Source document: Begin

ExportRecordsToFilesRequest

java.lang.Object

com.gpudb.protocol.ExportRecordsToFilesRequest

All Implemented Interfaces:

org.apache.avro.generic.GenericContainer, org.apache.avro.generic.IndexedRecord

public class ExportRecordsToFilesRequest extends Object implements org.apache.avro.generic.IndexedRecord

A set of parameters for GPUdb.exportRecordsToFiles.

Export records from a table to files. All tables can be exported, in full or partial (see COLUMNS_TO_EXPORT and COLUMNS_TO_SKIP). Additional filtering can be applied when using export table with expression through SQL. Default destination is KIFS, though other storage types (Azure, S3, GCS, and HDFS) are supported through DATASINK_NAME; see GPUdb.createDatasink.

Server’s local file system is not supported. Default file format is delimited text. See options for different file types and different options for each file type. Table is saved to a single file if within max file size limits (may vary depending on datasink type). If not, then table is split into multiple files; these may be smaller than the max size limit.

All filenames created are returned in the response.

Nested Class Summary
Nested Classes
Modifier and Type
Class
Description
static final class
ExportRecordsToFilesRequest.Options
A set of string constants for the ExportRecordsToFilesRequest parameter options.
Constructor Summary
Constructors
Constructor
Description
ExportRecordsToFilesRequest()
Constructs an ExportRecordsToFilesRequest object with default parameters.
ExportRecordsToFilesRequest(String tableName, String filepath, Map<String,String> options)
Constructs an ExportRecordsToFilesRequest object with the specified parameters.
Method Summary
Modifier and Type
Method
Description
boolean
equals(Object obj)

Object
get(int index)
This method supports the Avro framework and is not intended to be called directly by the user.
static org.apache.avro.Schema
getClassSchema()
This method supports the Avro framework and is not intended to be called directly by the user.
String
getFilepath()
Path to data export target.
Map<String,String>
getOptions()
Optional parameters.
org.apache.avro.Schema
getSchema()
This method supports the Avro framework and is not intended to be called directly by the user.
String
getTableName()
The name of the table whose records are to be exported.
int
hashCode()

void
put(int index, Object value)
This method supports the Avro framework and is not intended to be called directly by the user.
ExportRecordsToFilesRequest
setFilepath(String filepath)
Path to data export target.
ExportRecordsToFilesRequest
setOptions(Map<String,String> options)
Optional parameters.
ExportRecordsToFilesRequest
setTableName(String tableName)
The name of the table whose records are to be exported.
String
toString()

Methods inherited from class java.lang.Object
clone, finalize, getClass, notify, notifyAll, wait, wait, wait

Constructor Details
- ExportRecordsToFilesRequest
  public ExportRecordsToFilesRequest()

Source document: End
Given information: Begin

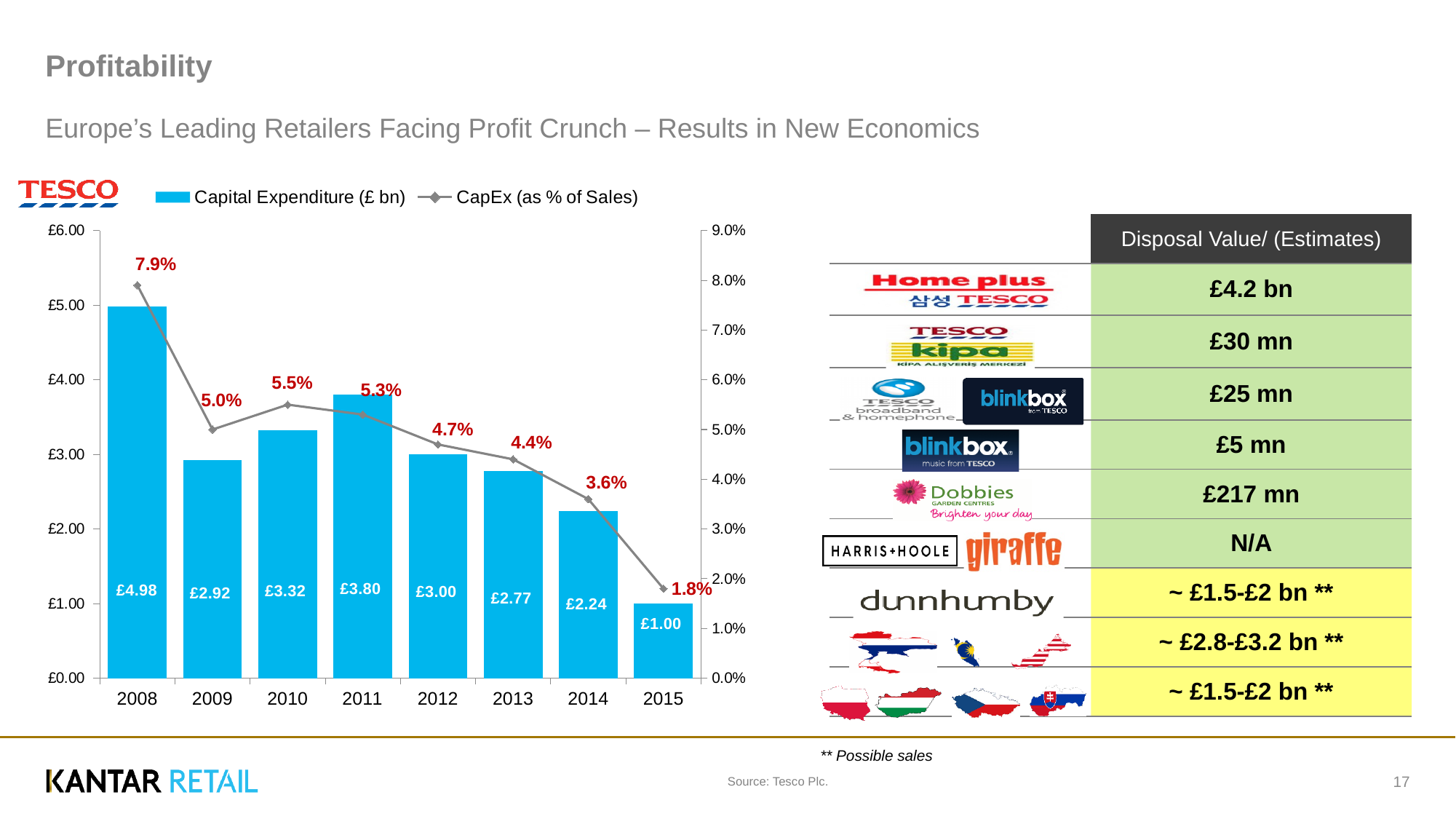
Does CapEx as a % of Sales generally rise or fall from 2008 to 2015? Fall What is the difference in Capital Expenditure between 2008 and 2015? £3.98 Which year had the lowest CapEx as a % of Sales? 2015 Which year had the highest Capital Expenditure? 2008 What was CapEx as a % of Sales in 2013? 4.4% Which year had higher Capital Expenditure, 2010 or 2012? 2010 How many series does the chart legend list? 2 What kind of chart is used to show Capital Expenditure and CapEx as % of Sales? Combined bar and line chart Is the Capital Expenditure for 2014 greater or less than £2.00? greater How many years are shown on the x axis of the chart? 8 What colour are the Capital Expenditure bars in the chart? Blue What was Tesco's Capital Expenditure (£ bn) in 2011? £3.80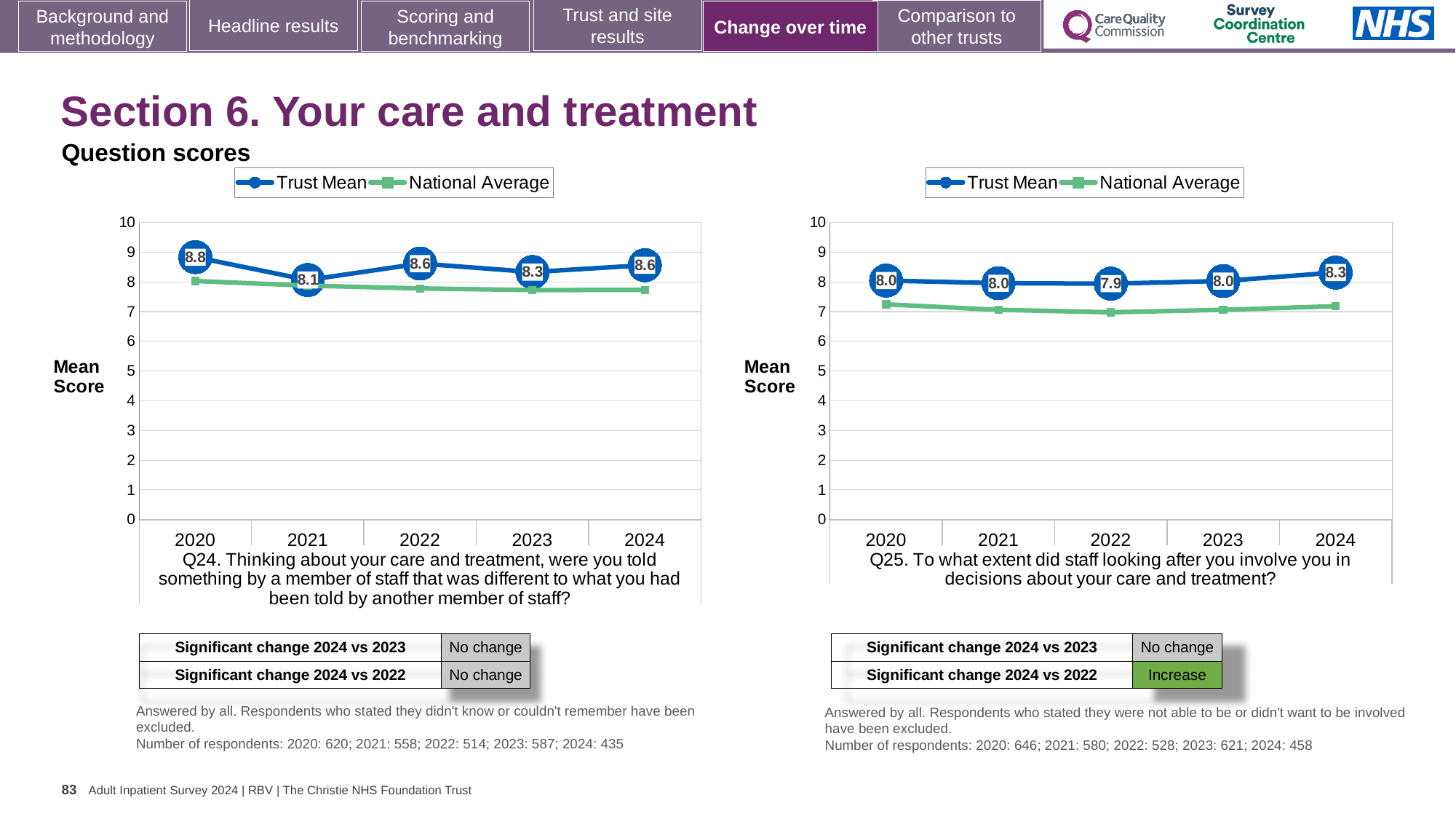
In the Q24 chart on the left, what is the Trust Mean score for 2021? 8.1 In the Q25 chart on the right, what is the difference between the Trust Mean scores for 2024 and 2022? 0.4 How many series does the legend of the Q25 chart on the right list? 2 In the Q25 chart on the right, what is the Trust Mean score for 2024? 8.3 What kind of chart is the Q24 chart on the left? Line chart In the Q25 chart on the right, is the National Average for 2022 greater or less than 8? less In the Q24 chart on the left, which year has the lowest Trust Mean score? 2021 In the Q24 chart on the left, what is the difference between the Trust Mean scores for 2020 and 2021? 0.7 In the Q24 chart on the left, which year has the highest Trust Mean score? 2020 In the Q24 chart on the left, what is the Trust Mean score for 2020? 8.8 In the Q25 chart on the right, which year has the lowest Trust Mean score? 2022 In the Q24 chart on the left, is the National Average for 2024 greater or less than 8? less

Given information: End

*Exercise set*
(1) What default file format does the ExportRecordsToFilesRequest page give for exported records?
(2) Duplicate the part of the ExportRecordsToFilesRequest page starting with "Constructs an ExportRecordsToFilesRequest object with default" and going on through "the specified parameters.".
The material has no connection to the ExportRecordsToFilesRequest page.

*Solutions*
(1) Delimited text.

(2)
Constructs an ExportRecordsToFilesRequest object with default parameters.
ExportRecordsToFilesRequest(String tableName, String filepath, Map<String,String> options)
Constructs an ExportRecordsToFilesRequest object with the specified parameters.